An Overview of the IRS Tax Collections Process for Non-Tax Lawyers
27. IRS Liens
IRS liens. I want to talk briefly about IRS liens. An IRS lien or lien in general is a security interest on a piece of property. An IRS lien represents the government’s interest in the personal and real property of a taxpayer.
A tax lien has the effect of attaching to all the taxpayer’s real and personal assets. In the event the taxpayer goes to sell one of those assets the government has a claim to that money. In actuality liens really serve two purposes.
Number One, they attach the property and make it really difficult to sell houses. Occasionally it can make it really difficult to sell vehicles or larger items or personal property particularly those that are registered with the DMV.
Secondly, liens have a very negative impact on a taxpayer’s credit and their ability to borrow.

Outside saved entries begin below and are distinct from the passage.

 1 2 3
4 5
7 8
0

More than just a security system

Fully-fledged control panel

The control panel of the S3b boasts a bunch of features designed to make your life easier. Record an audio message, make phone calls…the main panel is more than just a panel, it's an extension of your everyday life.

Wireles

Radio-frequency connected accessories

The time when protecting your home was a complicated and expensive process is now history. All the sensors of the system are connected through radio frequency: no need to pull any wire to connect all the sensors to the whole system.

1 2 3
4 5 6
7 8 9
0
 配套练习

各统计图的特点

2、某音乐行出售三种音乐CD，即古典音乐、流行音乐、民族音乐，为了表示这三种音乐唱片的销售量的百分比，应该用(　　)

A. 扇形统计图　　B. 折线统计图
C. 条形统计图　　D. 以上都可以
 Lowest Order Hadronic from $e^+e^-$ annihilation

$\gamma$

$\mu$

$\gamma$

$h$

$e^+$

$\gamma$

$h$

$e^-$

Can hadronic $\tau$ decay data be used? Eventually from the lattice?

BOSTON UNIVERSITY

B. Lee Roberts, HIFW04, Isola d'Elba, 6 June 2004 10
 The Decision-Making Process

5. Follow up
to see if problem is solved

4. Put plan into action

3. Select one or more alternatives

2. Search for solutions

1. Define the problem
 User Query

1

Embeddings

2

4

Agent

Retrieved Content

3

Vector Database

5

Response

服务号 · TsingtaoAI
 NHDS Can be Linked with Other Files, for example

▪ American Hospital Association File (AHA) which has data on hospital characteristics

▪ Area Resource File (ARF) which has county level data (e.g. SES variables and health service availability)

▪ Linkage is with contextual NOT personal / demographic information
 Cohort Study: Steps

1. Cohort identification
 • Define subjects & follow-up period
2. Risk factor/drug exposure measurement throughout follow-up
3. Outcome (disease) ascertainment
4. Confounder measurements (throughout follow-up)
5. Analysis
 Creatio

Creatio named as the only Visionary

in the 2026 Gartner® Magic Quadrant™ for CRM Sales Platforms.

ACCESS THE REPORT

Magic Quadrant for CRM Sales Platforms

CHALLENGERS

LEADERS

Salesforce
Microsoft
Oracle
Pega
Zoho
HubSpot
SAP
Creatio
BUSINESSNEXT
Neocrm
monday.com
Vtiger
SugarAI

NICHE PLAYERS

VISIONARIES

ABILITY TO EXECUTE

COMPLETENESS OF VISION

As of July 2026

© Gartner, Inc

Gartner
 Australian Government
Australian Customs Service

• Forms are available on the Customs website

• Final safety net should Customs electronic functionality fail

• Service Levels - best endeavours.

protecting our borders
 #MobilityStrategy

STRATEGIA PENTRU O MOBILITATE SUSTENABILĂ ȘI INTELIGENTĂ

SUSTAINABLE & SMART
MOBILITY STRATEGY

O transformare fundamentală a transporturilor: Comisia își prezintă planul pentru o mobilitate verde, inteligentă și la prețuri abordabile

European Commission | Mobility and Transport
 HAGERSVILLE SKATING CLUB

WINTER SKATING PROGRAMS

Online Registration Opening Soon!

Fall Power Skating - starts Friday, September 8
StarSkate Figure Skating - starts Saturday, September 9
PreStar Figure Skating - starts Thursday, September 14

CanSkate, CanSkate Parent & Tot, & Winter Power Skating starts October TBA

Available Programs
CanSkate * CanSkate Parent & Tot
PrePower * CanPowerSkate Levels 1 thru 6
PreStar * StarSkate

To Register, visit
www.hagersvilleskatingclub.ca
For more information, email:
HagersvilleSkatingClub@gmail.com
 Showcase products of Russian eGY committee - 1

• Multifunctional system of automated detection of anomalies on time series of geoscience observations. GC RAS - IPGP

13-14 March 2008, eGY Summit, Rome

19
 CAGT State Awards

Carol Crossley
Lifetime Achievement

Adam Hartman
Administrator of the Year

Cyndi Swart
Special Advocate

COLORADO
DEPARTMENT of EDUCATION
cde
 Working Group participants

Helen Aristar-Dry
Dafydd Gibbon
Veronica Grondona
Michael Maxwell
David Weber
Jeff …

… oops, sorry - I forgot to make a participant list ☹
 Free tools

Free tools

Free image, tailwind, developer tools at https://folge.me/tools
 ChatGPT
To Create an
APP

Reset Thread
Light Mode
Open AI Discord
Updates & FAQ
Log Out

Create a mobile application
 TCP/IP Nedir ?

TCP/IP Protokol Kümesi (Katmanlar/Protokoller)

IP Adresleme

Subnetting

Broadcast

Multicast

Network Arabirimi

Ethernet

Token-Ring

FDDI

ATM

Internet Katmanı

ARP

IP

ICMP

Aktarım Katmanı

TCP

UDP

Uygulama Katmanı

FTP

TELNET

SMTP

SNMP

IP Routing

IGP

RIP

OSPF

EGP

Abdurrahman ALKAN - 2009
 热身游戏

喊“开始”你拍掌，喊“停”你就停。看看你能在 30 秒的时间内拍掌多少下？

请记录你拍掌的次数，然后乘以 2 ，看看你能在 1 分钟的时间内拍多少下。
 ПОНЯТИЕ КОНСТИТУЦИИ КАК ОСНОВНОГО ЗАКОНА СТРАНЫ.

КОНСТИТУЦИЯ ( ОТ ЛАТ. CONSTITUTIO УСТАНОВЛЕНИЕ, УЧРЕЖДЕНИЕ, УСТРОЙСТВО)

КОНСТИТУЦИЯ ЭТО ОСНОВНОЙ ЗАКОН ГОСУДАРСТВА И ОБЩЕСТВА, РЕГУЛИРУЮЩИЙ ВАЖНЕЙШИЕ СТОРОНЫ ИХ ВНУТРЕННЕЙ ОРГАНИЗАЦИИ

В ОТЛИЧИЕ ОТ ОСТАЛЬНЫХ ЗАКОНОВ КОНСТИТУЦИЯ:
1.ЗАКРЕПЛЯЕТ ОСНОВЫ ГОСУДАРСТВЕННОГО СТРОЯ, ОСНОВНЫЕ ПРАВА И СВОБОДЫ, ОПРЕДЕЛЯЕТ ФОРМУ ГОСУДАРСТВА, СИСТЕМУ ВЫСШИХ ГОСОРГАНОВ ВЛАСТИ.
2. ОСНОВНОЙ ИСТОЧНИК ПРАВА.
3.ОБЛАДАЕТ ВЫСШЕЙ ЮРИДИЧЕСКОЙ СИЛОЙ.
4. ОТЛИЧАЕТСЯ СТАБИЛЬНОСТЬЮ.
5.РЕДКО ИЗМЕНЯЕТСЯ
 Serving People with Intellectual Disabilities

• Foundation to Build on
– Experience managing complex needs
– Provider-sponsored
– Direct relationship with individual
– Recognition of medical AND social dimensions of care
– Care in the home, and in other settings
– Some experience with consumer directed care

Officially, the policy statement from the IRS is that liens are used to preserve the government’s interest. But there is a big debate between the IRS and the tax practitioner community on what the efficacy of liens are particularly where a taxpayer doesn’t have any assets for the government to secure because the government, like I said liens, are a necessary measure of preserving a security interest. We would argue that the liens are a punitive measure that really only impacts a taxpayer’s credit.
Particularly we have a case where a taxpayer has a renewed installment agreement that will fulfill a liability, and the IRS goes and files a lien anyway. That is a particularly hot topic of debate.
But an IRS taxing can be dealt with in one of three ways. You can ask the government to withdraw the lien, meaning that the lien effectively never happened, and will completely disappear from a taxpayer’s credit.
The government can release the lien usually after the liability has been paid in full, or the government can subordinate the lien which means it drops the lien and priority to perhaps another lender.
If there is refile for a house for example and the lender wants the government to drop its interest you can apply for subordination.
Out of those three options, the best option is to withdraw. To withdraw it takes the lien off the taxpayer’s credit and basically pretends that it never happened and it moves it from there.
The way to apply for a lien withdrawal is through the technical adviser into the RIS. It is usually a pretty detailed process and there are some criteria for lien withdrawal. If the lien serves the best interest to the taxpayer and the government, the IRS can withdraw the lien.
If the taxpayer is on a valid installment agreement that will fulfill the liability the IRS has the discretion to withdraw the lien.
For lien issues we recommend generally getting a tax representative involved because they can be fairly technical and because the pitfalls they have to navigate. But I do want to be aware that there are several options for dealing with tax liens. It’s not an entirely gloom-and-doom situation and that there are numerous options for navigating around them.
In particular you want to be particularly aware when you set up resolution options such as installment agreements that you do so with the intent of avoiding liens. These are never good thing. They can impact a taxpayer far beyond the duration of their liability.
Oftentimes, when speaking with clients, it’s not the resolution that’s causing the taxpayer problems. It’s the threat of liens. Liens prevent people from buying houses and moving on with their life and funding their business, and so, are never really good things to consider.